L'histoire :
Konoshiko, jeune et pauvre paysan japonais ne sourit pas. Jamais. « Il a franchi le cap des grandes fulgurances ». Seul et isolé, il ne cesse de penser aux fantômes qui l'assaillent d'orages, de tapage nocturne. Plus tard, ces fantômes ont pris une forme humaine. Ils allaient lui transmettre un message. Et il se pourrait bien qu'ainsi, il lui confient un terrible secret... Ces dessins ont été réalisés à l'encre de Chine par Raymond Girouard, un grand artiste interné à l'hôpital du Sacré-Cœur de Montréal. Dans le cadre d'une thérapie de groupe orchestrée par l'infirmier-chef, Robert Adolphe, il commente ses propres illustrations lorsque, tout à coup, il lâche : « je n'ai rien à ajouter ». Mais devant l'insistance de l'infirmier et de guerre lasse, il poursuit son récit, alors que les patients l'écoutent sans en perdre une miette. Car si mettre des mots sur ses peurs et angoisses permet d'entamer la guérison, il se pourrait bien, aussi, que les dessins soient porteurs d'une terrible malédiction...

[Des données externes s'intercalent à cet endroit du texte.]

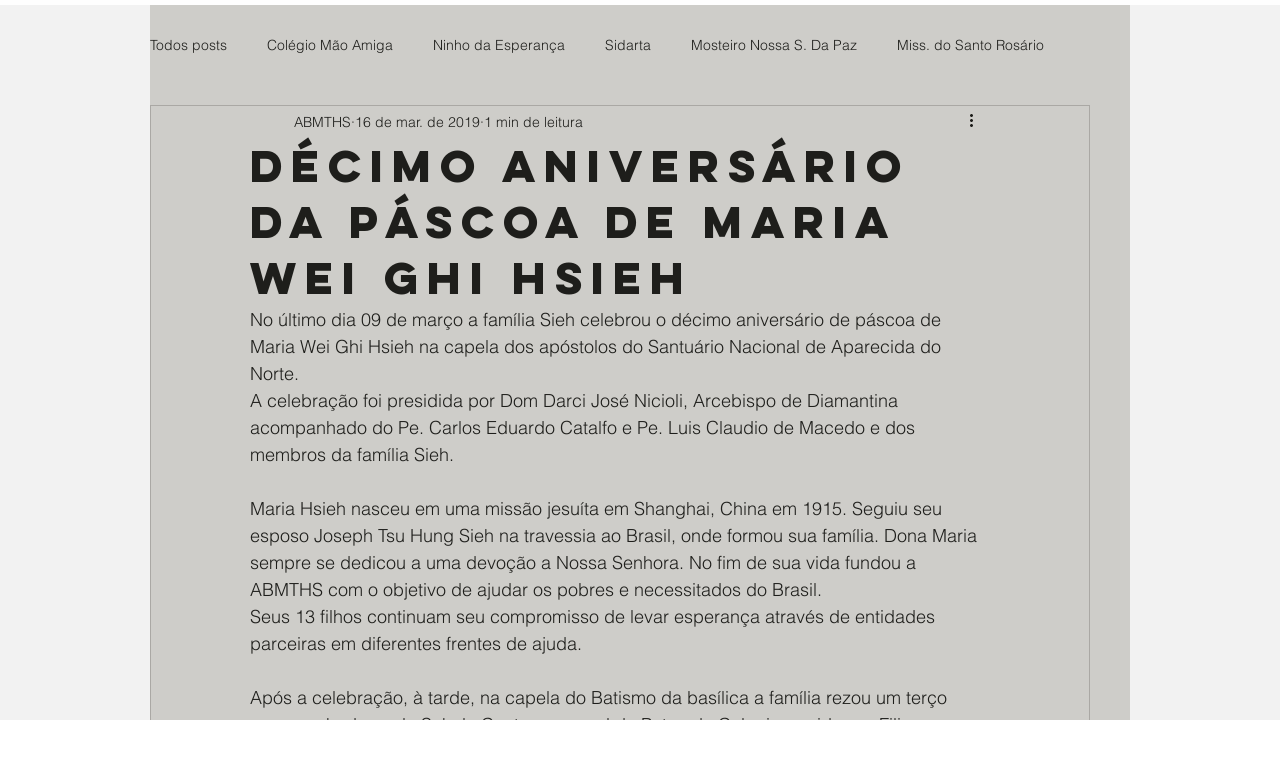

--- FILE ---
content_type: text/css; charset=utf-8
request_url: https://www.abmths.org/_serverless/pro-gallery-css-v4-server/layoutCss?ver=2&id=9cp16-not-scoped&items=4955_3456_5184%7C5002_5184_3456%7C4626_5184_3456%7C4794_5184_3456%7C4673_5184_3456%7C4983_5184_3456%7C4919_4853_3221%7C4627_5184_3456%7C4975_5184_3456&container=682_740_671.171875_720&options=gallerySizeType:px%7CenableInfiniteScroll:true%7CtitlePlacement:SHOW_ON_HOVER%7CimageMargin:20%7CgalleryLayout:0%7CisVertical:false%7CnumberOfImagesPerRow:3%7CgallerySizePx:300%7CcubeRatio:1%7CcubeType:fill%7CgalleryThumbnailsAlignment:bottom%7CthumbnailSpacings:0
body_size: -106
content:
#pro-gallery-9cp16-not-scoped [data-hook="item-container"][data-idx="0"].gallery-item-container{opacity: 1 !important;display: block !important;transition: opacity .2s ease !important;top: 0px !important;left: 0px !important;right: auto !important;height: 244px !important;width: 163px !important;} #pro-gallery-9cp16-not-scoped [data-hook="item-container"][data-idx="0"] .gallery-item-common-info-outer{height: 100% !important;} #pro-gallery-9cp16-not-scoped [data-hook="item-container"][data-idx="0"] .gallery-item-common-info{height: 100% !important;width: 100% !important;} #pro-gallery-9cp16-not-scoped [data-hook="item-container"][data-idx="0"] .gallery-item-wrapper{width: 163px !important;height: 244px !important;margin: 0 !important;} #pro-gallery-9cp16-not-scoped [data-hook="item-container"][data-idx="0"] .gallery-item-content{width: 163px !important;height: 244px !important;margin: 0px 0px !important;opacity: 1 !important;} #pro-gallery-9cp16-not-scoped [data-hook="item-container"][data-idx="0"] .gallery-item-hover{width: 163px !important;height: 244px !important;opacity: 1 !important;} #pro-gallery-9cp16-not-scoped [data-hook="item-container"][data-idx="0"] .item-hover-flex-container{width: 163px !important;height: 244px !important;margin: 0px 0px !important;opacity: 1 !important;} #pro-gallery-9cp16-not-scoped [data-hook="item-container"][data-idx="0"] .gallery-item-wrapper img{width: 100% !important;height: 100% !important;opacity: 1 !important;} #pro-gallery-9cp16-not-scoped [data-hook="item-container"][data-idx="1"].gallery-item-container{opacity: 1 !important;display: block !important;transition: opacity .2s ease !important;top: 0px !important;left: 183px !important;right: auto !important;height: 112px !important;width: 168px !important;} #pro-gallery-9cp16-not-scoped [data-hook="item-container"][data-idx="1"] .gallery-item-common-info-outer{height: 100% !important;} #pro-gallery-9cp16-not-scoped [data-hook="item-container"][data-idx="1"] .gallery-item-common-info{height: 100% !important;width: 100% !important;} #pro-gallery-9cp16-not-scoped [data-hook="item-container"][data-idx="1"] .gallery-item-wrapper{width: 168px !important;height: 112px !important;margin: 0 !important;} #pro-gallery-9cp16-not-scoped [data-hook="item-container"][data-idx="1"] .gallery-item-content{width: 168px !important;height: 112px !important;margin: 0px 0px !important;opacity: 1 !important;} #pro-gallery-9cp16-not-scoped [data-hook="item-container"][data-idx="1"] .gallery-item-hover{width: 168px !important;height: 112px !important;opacity: 1 !important;} #pro-gallery-9cp16-not-scoped [data-hook="item-container"][data-idx="1"] .item-hover-flex-container{width: 168px !important;height: 112px !important;margin: 0px 0px !important;opacity: 1 !important;} #pro-gallery-9cp16-not-scoped [data-hook="item-container"][data-idx="1"] .gallery-item-wrapper img{width: 100% !important;height: 100% !important;opacity: 1 !important;} #pro-gallery-9cp16-not-scoped [data-hook="item-container"][data-idx="2"].gallery-item-container{opacity: 1 !important;display: block !important;transition: opacity .2s ease !important;top: 132px !important;left: 183px !important;right: auto !important;height: 112px !important;width: 168px !important;} #pro-gallery-9cp16-not-scoped [data-hook="item-container"][data-idx="2"] .gallery-item-common-info-outer{height: 100% !important;} #pro-gallery-9cp16-not-scoped [data-hook="item-container"][data-idx="2"] .gallery-item-common-info{height: 100% !important;width: 100% !important;} #pro-gallery-9cp16-not-scoped [data-hook="item-container"][data-idx="2"] .gallery-item-wrapper{width: 168px !important;height: 112px !important;margin: 0 !important;} #pro-gallery-9cp16-not-scoped [data-hook="item-container"][data-idx="2"] .gallery-item-content{width: 168px !important;height: 112px !important;margin: 0px 0px !important;opacity: 1 !important;} #pro-gallery-9cp16-not-scoped [data-hook="item-container"][data-idx="2"] .gallery-item-hover{width: 168px !important;height: 112px !important;opacity: 1 !important;} #pro-gallery-9cp16-not-scoped [data-hook="item-container"][data-idx="2"] .item-hover-flex-container{width: 168px !important;height: 112px !important;margin: 0px 0px !important;opacity: 1 !important;} #pro-gallery-9cp16-not-scoped [data-hook="item-container"][data-idx="2"] .gallery-item-wrapper img{width: 100% !important;height: 100% !important;opacity: 1 !important;} #pro-gallery-9cp16-not-scoped [data-hook="item-container"][data-idx="3"].gallery-item-container{opacity: 1 !important;display: block !important;transition: opacity .2s ease !important;top: 0px !important;left: 371px !important;right: auto !important;height: 244px !important;width: 369px !important;} #pro-gallery-9cp16-not-scoped [data-hook="item-container"][data-idx="3"] .gallery-item-common-info-outer{height: 100% !important;} #pro-gallery-9cp16-not-scoped [data-hook="item-container"][data-idx="3"] .gallery-item-common-info{height: 100% !important;width: 100% !important;} #pro-gallery-9cp16-not-scoped [data-hook="item-container"][data-idx="3"] .gallery-item-wrapper{width: 369px !important;height: 244px !important;margin: 0 !important;} #pro-gallery-9cp16-not-scoped [data-hook="item-container"][data-idx="3"] .gallery-item-content{width: 369px !important;height: 244px !important;margin: 0px 0px !important;opacity: 1 !important;} #pro-gallery-9cp16-not-scoped [data-hook="item-container"][data-idx="3"] .gallery-item-hover{width: 369px !important;height: 244px !important;opacity: 1 !important;} #pro-gallery-9cp16-not-scoped [data-hook="item-container"][data-idx="3"] .item-hover-flex-container{width: 369px !important;height: 244px !important;margin: 0px 0px !important;opacity: 1 !important;} #pro-gallery-9cp16-not-scoped [data-hook="item-container"][data-idx="3"] .gallery-item-wrapper img{width: 100% !important;height: 100% !important;opacity: 1 !important;} #pro-gallery-9cp16-not-scoped [data-hook="item-container"][data-idx="4"]{display: none !important;} #pro-gallery-9cp16-not-scoped [data-hook="item-container"][data-idx="5"]{display: none !important;} #pro-gallery-9cp16-not-scoped [data-hook="item-container"][data-idx="6"]{display: none !important;} #pro-gallery-9cp16-not-scoped [data-hook="item-container"][data-idx="7"]{display: none !important;} #pro-gallery-9cp16-not-scoped [data-hook="item-container"][data-idx="8"]{display: none !important;} #pro-gallery-9cp16-not-scoped .pro-gallery-prerender{height:849.5087510728772px !important;}#pro-gallery-9cp16-not-scoped {height:849.5087510728772px !important; width:740px !important;}#pro-gallery-9cp16-not-scoped .pro-gallery-margin-container {height:849.5087510728772px !important;}#pro-gallery-9cp16-not-scoped .pro-gallery {height:849.5087510728772px !important; width:740px !important;}#pro-gallery-9cp16-not-scoped .pro-gallery-parent-container {height:849.5087510728772px !important; width:760px !important;}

Ce qu'on en pense sur la planète BD :
Konoshiko est avant tout un livre irréductible à toute tentative de classement : ni une BD, ni un roman graphique, encore moins un livre illustré. L'objet brasse textes, images, art et littérature. C'est donc à une audacieuse expérimentation formelle et narrative que se livrent Luc Giard et Jean-Marie Apostolidès. Le résultat intrigue et surprend. On y suit plusieurs récits enchâssés, d'où jaillit un sombre et angoissant mystère. Konoshiko, l'histoire de ce paysan japonais, réalisée par un artiste génial mais malade, finissant par se confondre avec son créateur, Raymond Girouard. L'idée étant de trouver du sens dans des séquences d'images pour entamer le travail de guérison. Sauf que cette œuvre va changer de main, tour à tour volée, vendue ou offerte par un infirmier, Robert Adolphe, son supérieur ensuite, le médecin Goulet, sa maîtresse Thérèse Rançon, un riche collectionneur chinois Li... Au total, cinq personnages aux motivations différentes qui interprètent chacun à leur façon la légende de Konoshiko. Passeurs de malédiction, témoins du temps, miroirs de psychés tourmentées, les dessins renferment en fait un secret qui prophétise, peut-être, une tragédie à venir. Histoire de projections mentales, la légende de Konoshiko révèle à chacun ses refoulements, ses peurs, mais aussi ses désirs, pulsions ou fantasmes. Si bien que l'ambiance est tour à tour noire ou torturée, presque angoissante. Surtout, les auteurs s'amusent à orienter le lecteur sur un chemin glissant, dépourvu de repères, volontairement flouté et incertain grâce à un dispositif narratif malin, deux récits enchâssés. Le lecteur avance ainsi à tâtons, ignorant du chemin qu'il prend. Et ce livre, cette œuvre, ces personnages, existent-ils réellement en fin de compte ? Ne sont-ils pas le fruit imaginaire d'une conscience dérangée ou dépressive ? Simple œuvre d'art ? Miroir magique ? Banale histoire d'amour ? On ne le sait guère et c'est bien là tout le charme de l'expérience de lecture. Bref, Konoshiko donne à voir un univers étrange qui cultive le mystère, fascinant par moment, dérangeant aussi, où le lecteur se perd entre réalité et fiction, où toute certitude vacillera sur l'autel de la vérité, qui est ici une psychanalyse graphique et littéraire. Intelligemment mis en image à l'encre de Chine, dans des illustrations suggestives. Un livre différent. A tenter.